A Genetically Engineered Protein Responsive to Multiple Stimuli

Smart protein: Careful design can yield novel biologically inspired materials that display advanced responsive behavior. A genetically engineered elastic protein displays both a lower and an upper critical solution temperature (LCST and UCST, see picture), and its photophysical behavior depends on solution pH value.

The effect of hydration on molecular chain mobility and the viscoelastic behavior of resilin-mimetic protein-based hydrogels

The outstanding rubber-like elasticity of resilin and resilin-mimetic proteins depends critically on the level of hydration. In this investigation, water vapor sorption and the role of hydration on the molecular chain dynamics and viscoelastic properties of resilin-mimetic protein, rec1-resilin is investigated in detail. The dynamic and equilibrium swelling behavior of the crosslinked protein hydrogels with different crosslink density are reported under various controlled environments. We propose three different stages of hydration; involving non-crystallizable water, followed by condensation or clustering of water around the already hydrated sites, and finally crystallizable water. The kinetics of water sorption for this engineering protein is observed to be comparable to hydrophilic polymers with a diffusion coefficient in the range of 10(-7) cm(2) s(-1). From the comparison between the absorption and desorption isotherms at a constant water activity, it has been observed that rec1-resilin exhibits sorption hysteresis only for the tightly bound water. Investigation of molecular mobility using differential scanning calorimetry, indicates that dehydrated crosslinked rec1-resilin is brittle with a glass transition temperature (T(g)) of >180 °C, which dramatically decreases with increasing hydration; and above a critical level of hydration rec1-resilin exhibits rubber-like elasticity. Nanoindentation studies show that even with little hydration (<10%), the mechanical properties of rec1-resilin gels change dramatically. Rheological investigations confirm that the equilibrium-swollen crosslinked rec1-resilin hydrogel exhibits outstanding elasticity and resilience of ∼ 92%, which exceeds that of any other synthetic polymer and biopolymer hydrogels.

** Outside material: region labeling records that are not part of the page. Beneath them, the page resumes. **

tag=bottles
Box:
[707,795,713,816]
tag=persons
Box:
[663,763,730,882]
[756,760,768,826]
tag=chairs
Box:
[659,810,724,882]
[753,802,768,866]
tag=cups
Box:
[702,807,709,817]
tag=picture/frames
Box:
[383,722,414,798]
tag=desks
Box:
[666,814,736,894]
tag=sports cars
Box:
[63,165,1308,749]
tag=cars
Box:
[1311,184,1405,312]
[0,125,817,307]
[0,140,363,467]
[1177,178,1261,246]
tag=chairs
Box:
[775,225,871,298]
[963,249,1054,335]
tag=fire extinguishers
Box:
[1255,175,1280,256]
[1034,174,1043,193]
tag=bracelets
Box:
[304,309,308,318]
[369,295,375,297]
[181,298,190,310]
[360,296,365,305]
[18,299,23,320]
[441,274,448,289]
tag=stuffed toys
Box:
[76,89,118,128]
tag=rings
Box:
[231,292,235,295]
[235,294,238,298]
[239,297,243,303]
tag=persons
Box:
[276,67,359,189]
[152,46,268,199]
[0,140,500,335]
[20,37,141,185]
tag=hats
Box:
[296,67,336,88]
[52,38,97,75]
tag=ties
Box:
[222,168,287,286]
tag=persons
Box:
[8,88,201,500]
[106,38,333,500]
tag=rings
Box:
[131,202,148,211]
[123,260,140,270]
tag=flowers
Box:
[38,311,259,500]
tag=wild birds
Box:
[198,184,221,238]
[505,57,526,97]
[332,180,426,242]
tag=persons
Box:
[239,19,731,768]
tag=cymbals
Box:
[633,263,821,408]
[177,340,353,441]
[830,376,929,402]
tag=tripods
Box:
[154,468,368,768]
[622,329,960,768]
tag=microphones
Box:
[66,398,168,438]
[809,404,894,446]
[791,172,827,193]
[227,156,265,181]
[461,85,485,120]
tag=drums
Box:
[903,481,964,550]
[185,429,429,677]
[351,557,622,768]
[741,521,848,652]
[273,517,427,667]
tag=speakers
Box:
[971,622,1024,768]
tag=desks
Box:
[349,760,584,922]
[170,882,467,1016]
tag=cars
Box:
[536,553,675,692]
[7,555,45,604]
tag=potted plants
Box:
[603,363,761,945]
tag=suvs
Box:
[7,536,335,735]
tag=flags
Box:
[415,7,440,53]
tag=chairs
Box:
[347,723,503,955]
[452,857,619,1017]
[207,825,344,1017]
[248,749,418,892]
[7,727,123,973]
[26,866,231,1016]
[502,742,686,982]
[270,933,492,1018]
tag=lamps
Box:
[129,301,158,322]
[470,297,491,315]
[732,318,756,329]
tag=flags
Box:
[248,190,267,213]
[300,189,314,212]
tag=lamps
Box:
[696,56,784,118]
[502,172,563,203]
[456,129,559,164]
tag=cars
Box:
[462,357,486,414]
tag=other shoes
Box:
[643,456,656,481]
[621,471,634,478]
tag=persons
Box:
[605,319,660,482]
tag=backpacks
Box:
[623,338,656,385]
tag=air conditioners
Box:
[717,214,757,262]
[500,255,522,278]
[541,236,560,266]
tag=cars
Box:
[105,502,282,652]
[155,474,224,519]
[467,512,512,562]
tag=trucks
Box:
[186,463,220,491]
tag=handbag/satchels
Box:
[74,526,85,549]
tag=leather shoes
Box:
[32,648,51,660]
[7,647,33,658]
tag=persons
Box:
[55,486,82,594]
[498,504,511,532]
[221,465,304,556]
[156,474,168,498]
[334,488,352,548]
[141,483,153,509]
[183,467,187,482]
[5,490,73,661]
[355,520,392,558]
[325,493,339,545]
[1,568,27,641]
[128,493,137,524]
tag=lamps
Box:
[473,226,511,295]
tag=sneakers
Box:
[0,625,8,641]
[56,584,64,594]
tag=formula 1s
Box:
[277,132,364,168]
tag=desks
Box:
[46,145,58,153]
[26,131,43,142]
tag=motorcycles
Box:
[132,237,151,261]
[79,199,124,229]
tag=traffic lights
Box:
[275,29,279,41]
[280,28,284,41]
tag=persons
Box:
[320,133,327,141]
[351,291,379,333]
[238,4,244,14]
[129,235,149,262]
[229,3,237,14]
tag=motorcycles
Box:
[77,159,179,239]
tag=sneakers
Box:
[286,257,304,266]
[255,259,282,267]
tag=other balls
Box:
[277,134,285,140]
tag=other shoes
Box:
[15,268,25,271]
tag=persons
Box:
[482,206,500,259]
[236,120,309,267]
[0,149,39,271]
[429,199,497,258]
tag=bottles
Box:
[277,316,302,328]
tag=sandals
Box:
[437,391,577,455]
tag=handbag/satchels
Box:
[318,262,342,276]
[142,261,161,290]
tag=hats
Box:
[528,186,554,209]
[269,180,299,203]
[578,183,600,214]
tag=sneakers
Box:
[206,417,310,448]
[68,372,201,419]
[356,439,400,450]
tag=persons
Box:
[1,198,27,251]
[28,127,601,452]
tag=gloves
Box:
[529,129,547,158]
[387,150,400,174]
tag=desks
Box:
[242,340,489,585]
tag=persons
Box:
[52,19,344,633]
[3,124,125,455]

Physical approaches for fabrication of organized nanostructure of resilin-mimetic elastic protein rec1-resilin

Protein adsorption on surfaces is a fundamental step in many applications. While various methods such as lithography, self assembly using nanoparticles, layer-by-layer attachment, etc. have been employed, here we report fabrication of controlled nanostructure of a new resilin-mimetic elastic protein rec1-resilin using physical approaches. We investigate the assembly, morphology and tunability of the nanostructure of adsorbed rec1-resilin architectures by atomic force microscopy (AFM) and scanning thermal microscopy (SThm) demonstrating that the protein conformation and structure during assembly can be controlled by tuning the physical conditions at the surface. Our findings show distinct morphology and height of monomolecular rec1-resilin film, dependent on substrate surface energy. We also show that these heights, a function of molecular orientation, can be maintained on swelling and drying.